(Stored data entries)
- - - -
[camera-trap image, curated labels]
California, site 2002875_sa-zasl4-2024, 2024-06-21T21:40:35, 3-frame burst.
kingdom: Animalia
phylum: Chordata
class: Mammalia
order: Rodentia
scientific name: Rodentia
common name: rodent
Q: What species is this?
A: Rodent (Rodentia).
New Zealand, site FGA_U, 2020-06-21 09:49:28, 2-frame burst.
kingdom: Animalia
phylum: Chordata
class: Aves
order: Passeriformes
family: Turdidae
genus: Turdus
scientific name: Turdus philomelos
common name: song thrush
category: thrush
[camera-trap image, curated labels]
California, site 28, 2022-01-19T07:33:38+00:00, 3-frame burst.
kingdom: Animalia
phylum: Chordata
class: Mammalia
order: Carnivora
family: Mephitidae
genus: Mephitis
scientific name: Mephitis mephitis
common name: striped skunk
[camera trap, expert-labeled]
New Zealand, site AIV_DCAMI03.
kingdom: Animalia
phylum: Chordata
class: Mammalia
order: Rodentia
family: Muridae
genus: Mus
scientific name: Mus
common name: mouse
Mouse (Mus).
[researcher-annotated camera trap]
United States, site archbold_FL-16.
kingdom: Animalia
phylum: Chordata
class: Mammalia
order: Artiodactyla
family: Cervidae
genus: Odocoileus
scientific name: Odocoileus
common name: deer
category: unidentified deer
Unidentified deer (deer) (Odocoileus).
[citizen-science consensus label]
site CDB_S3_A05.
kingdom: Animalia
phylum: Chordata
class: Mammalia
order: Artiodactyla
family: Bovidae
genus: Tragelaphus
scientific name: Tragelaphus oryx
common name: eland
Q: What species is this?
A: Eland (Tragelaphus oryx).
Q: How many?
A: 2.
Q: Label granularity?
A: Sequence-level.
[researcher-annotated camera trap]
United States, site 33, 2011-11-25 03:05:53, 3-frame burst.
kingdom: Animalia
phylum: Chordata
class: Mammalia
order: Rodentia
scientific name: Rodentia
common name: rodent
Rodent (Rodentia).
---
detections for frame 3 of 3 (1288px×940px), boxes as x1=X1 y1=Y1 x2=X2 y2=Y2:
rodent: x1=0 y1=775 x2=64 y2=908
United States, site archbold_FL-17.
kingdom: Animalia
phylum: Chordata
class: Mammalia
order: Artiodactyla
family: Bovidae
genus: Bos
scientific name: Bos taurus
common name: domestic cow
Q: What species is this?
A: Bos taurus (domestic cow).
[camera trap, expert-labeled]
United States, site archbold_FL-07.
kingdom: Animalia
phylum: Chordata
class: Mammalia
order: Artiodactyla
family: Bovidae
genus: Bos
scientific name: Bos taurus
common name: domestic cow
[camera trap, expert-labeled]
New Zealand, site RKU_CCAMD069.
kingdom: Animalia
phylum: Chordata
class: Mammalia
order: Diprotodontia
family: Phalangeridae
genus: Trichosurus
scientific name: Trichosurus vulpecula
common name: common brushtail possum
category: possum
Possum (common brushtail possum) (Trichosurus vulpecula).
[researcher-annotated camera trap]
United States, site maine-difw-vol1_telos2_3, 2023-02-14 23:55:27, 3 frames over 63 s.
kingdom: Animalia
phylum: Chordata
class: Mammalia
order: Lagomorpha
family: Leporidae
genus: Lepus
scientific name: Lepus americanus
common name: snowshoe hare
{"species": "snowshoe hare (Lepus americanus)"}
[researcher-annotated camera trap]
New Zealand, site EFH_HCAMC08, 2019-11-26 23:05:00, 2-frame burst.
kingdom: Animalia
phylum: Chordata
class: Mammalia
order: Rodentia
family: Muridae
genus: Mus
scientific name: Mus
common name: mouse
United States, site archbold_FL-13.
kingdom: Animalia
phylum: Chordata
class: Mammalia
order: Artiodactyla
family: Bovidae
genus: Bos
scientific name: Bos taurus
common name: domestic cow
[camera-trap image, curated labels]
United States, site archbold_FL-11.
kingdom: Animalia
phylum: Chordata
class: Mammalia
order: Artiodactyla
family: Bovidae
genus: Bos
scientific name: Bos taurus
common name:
- - - -
Transcribe, word for word, the data above from its first line through the line with "common name: striped skunk", and include nothing else.

=== Answer section ===
[camera-trap image, curated labels]
California, site 2002875_sa-zasl4-2024, 2024-06-21T21:40:35, 3-frame burst.
kingdom: Animalia
phylum: Chordata
class: Mammalia
order: Rodentia
scientific name: Rodentia
common name: rodent
Q: What species is this?
A: Rodent (Rodentia).
New Zealand, site FGA_U, 2020-06-21 09:49:28, 2-frame burst.
kingdom: Animalia
phylum: Chordata
class: Aves
order: Passeriformes
family: Turdidae
genus: Turdus
scientific name: Turdus philomelos
common name: song thrush
category: thrush
[camera-trap image, curated labels]
California, site 28, 2022-01-19T07:33:38+00:00, 3-frame burst.
kingdom: Animalia
phylum: Chordata
class: Mammalia
order: Carnivora
family: Mephitidae
genus: Mephitis
scientific name: Mephitis mephitis
common name: striped skunk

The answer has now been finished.